[What to work on]: Can you reproduce the stretch of the cottage cheese pancake recipe from "02 - In a large" through "with regular pancakes." word for word?

[Text for analysis]:
Cottage Cheese Pancakes Fresh Strawberry (Print Version)

Light and fluffy cottage cheese pancakes topped with a fresh strawberry syrup for a tasty morning treat.

# What You'll Need:

→ For the Pancakes

01 - 1 cup cottage cheese
02 - 3 large eggs
03 - 1/2 cup all-purpose flour
04 - 2 tablespoons granulated sugar
05 - 1/2 teaspoon baking powder
06 - 1/4 teaspoon salt
07 - 1 teaspoon vanilla extract
08 - Butter or oil for cooking

→ For the Fresh Strawberry Syrup

09 - 2 cups fresh strawberries, hulled and quartered
10 - 1/4 cup granulated sugar
11 - 2 tablespoons water
12 - 1 tablespoon lemon juice

# Directions:

01 - In a small saucepan, combine strawberries, sugar, water, and lemon juice. Bring to a simmer over medium heat, stirring occasionally. Cook for 7 to 10 minutes until strawberries break down and syrup thickens slightly. Remove from heat and set aside to cool.
02 - In a large mixing bowl, whisk together cottage cheese and eggs until well combined. Add flour, sugar, baking powder, salt, and vanilla extract. Mix until just combined; some cottage cheese curds will remain visible.
03 - Heat a non-stick skillet or griddle over medium heat and lightly grease with butter or oil. Spoon 1/4 cup portions of batter onto the skillet. Cook for 2 to 3 minutes until bubbles form on the surface and edges look set. Flip and cook for another 1 to 2 minutes until golden brown and cooked through. Repeat with remaining batter.
04 - Stack warm pancakes on plates and generously spoon fresh strawberry syrup over the top. Serve immediately.

# Expert Tips:

01 -
  • They're secretly loaded with protein so you won't hit the afternoon slump like with regular pancakes.
  • The cottage cheese makes them impossibly fluffy without needing a ton of flour.
  • Fresh strawberry syrup tastes so much brighter than anything store-bought could ever be.
02 -
  • If your batter looks too thick or cottage cheese curds feel intimidating, resist the urge to thin it out with milk—the batter will seem weird but it cooks into perfect pancakes.
  • Don't skip cooking the strawberry syrup; raw strawberries with cold sugar just tastes sad compared to simmered berries that break down and meld into something greater than themselves.
03 -
  • Room temperature ingredients blend together more smoothly, so pull your eggs and cottage cheese out of the fridge while you're gathering everything else.
  • If you're making these for a crowd, keep finished pancakes warm on a baking sheet in a 200°F oven while you cook the rest instead of serving them one at a time.

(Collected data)
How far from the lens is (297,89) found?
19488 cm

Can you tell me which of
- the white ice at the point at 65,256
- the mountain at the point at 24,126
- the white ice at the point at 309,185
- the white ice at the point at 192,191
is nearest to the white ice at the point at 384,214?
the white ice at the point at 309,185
---
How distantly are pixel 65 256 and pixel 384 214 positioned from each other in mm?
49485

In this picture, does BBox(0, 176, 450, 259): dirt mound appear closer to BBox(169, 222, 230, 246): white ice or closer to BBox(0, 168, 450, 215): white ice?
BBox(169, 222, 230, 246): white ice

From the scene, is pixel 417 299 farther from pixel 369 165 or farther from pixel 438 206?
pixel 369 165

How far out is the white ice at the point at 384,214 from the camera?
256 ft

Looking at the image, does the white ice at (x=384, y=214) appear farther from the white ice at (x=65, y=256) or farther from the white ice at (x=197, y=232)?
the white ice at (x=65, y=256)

[Reply to the exercise]:
02 - In a large mixing bowl, whisk together cottage cheese and eggs until well combined. Add flour, sugar, baking powder, salt, and vanilla extract. Mix until just combined; some cottage cheese curds will remain visible.
03 - Heat a non-stick skillet or griddle over medium heat and lightly grease with butter or oil. Spoon 1/4 cup portions of batter onto the skillet. Cook for 2 to 3 minutes until bubbles form on the surface and edges look set. Flip and cook for another 1 to 2 minutes until golden brown and cooked through. Repeat with remaining batter.
04 - Stack warm pancakes on plates and generously spoon fresh strawberry syrup over the top. Serve immediately.

# Expert Tips:

01 -
  • They're secretly loaded with protein so you won't hit the afternoon slump like with regular pancakes.